Getting back to the point, I caught an earworm while sitting outside enjoying my Vertical Epic. It was the Jazz is Dead take on Weather Report Suite Part 2: Let it Grow. It’s my favorite track on the record; there’s a turnaround into a chours that is just beautifully structured and I can listen to it over and over. I realized that I was outside enjoying beer inspired by Orange chocolates and had a Dead song in my head being played by some of the finest Jazz players out there. These were two brilliant answers to questions no one in their right mind was asking. Folks at the top of their game making High Art of what is usually considered ‘high’ art.

There’s a certain perspective of mirth that you need in this life occasionally. Sometimes we have to enjoy something without taking it too seriously. Sometimes we need to hear that chord change in the chours over and over. Maybe not all the time, but every once in a while. With it’s odd ingredients and style, this is not a beer for everyday. But the Oak, vanilla and chocolate malt find balance with the citrus and alcohol to create something truly new, different, clever and fun.

Like I said, every once in a while…

Local Kicks Column, Weekend Preview….and The Beermonger Mini-Review: Stone Vertical Epic 8.8.08

Hey Hey,

Local Kicks Column here. Kind of past-due now that I’ve had a chance to try this year’s Vertical, but oh well.

Friday Tasting at Rick’s Wine & Gourmet:

-Victory Festbier

-Paulaner Oktoberfest

-Ayinger Oktoberfest

-Just for the hell of it, I’m tasting out Allagash Four. I’m very curious to try it, and it’s my beer department so that’s what we’re going to do.
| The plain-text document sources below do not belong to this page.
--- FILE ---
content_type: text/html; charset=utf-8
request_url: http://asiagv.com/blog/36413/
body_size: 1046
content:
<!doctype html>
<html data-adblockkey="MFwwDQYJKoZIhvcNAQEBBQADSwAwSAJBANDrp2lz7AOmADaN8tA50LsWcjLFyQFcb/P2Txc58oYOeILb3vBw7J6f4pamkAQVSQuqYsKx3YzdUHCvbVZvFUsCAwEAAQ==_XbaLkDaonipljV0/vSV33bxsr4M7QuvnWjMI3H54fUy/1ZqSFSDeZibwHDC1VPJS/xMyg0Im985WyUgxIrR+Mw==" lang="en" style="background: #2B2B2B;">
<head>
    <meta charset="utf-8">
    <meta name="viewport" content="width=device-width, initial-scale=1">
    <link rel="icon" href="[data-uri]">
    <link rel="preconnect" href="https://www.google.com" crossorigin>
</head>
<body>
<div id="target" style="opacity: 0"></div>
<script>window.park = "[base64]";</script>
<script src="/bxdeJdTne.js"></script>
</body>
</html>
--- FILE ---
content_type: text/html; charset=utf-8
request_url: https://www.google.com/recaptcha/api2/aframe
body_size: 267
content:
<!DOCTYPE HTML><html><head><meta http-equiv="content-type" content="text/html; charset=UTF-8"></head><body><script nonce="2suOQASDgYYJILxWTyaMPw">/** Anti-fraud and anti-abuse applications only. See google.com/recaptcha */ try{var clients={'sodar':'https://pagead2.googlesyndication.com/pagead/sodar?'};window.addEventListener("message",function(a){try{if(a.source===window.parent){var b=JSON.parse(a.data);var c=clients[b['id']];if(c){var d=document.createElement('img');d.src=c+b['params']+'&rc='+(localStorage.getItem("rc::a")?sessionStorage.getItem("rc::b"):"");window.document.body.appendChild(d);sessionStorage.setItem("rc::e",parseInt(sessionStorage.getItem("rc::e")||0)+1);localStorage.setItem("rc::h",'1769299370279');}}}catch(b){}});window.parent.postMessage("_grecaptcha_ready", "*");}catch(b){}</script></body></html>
Saturday Beer Tasting at Rick’s Wine & Gourmet:

-Allagash Fluxus. Tried this tonight. Very cool beer. Ginger is very much the big flavor here, and it drinks so much bigger than the average Belgian White. This is the beer for your friends who give you shit for drinking White Rascal or Southampton Double White. You show ’em.

-Lagunitas We’re Only In It For The Money. Surprise! The boys in Petaluma weren’t going to send this one out (didn’t want to deal with the state’s label approval bullshit—understandable) but apparently changed their foggy little blessed minds. I’ve heard it’s a Belgian-style Tripel.

-Stone Vertical Epic 8.8.08 (More info below)

-Rogue Brewers Ale 2008. Bigass ceramic bottle. Bigass amber hoppy beer. What else do you need to know?

-Weyerbacher XIII. Trying this out tomorrow. Sounds like an absolute monster. A 13.6% ABV Belgian-style (notice a pattern here?) Stout. I’ll be bringing some serious beer food to handle this beast.

So, Vertical Epic…Always a highlight of the Beer Year for me (it’s like Advent, except not). The ’08 version is a Belgian IPA, and boy is it. It really is San Diego by way of Ghent. I’ll give a shout out to thebeersnob who mentioned mango and banana notes in it. Those are there—the yeasts are very specific in flavor and are huge even for the style. The story here is the hoppiness, which is a ballsy lupulin smack that I don’t think the Belgians have quite nailed yet. Even the biggest of the Belgian IPA’s are finesse; nothing too crazy, hoppy but never leaving your mouth slightly numb. This isn’t a Belgian IPA, per se: It’s an IPA-Tripel.

I think the fruity flavors are great in the beer, though it will be interesting to see how it develops over time. I think in about 8-12 months this is going to be a shockingly refreshing Belgian Strong Pale Ale. Almost like some of the De Dolle stuff, but more exaggerated.

Overall, 8.8.08 is kick-ass. Impressive in all kinds of new ways, as the guys at Stone (who don’t spend a lot of focus on Belgian-style ales, thought that seems to be changing) keep upping their game. Good on ya, gargoyle. See you Saturday if you can make it out.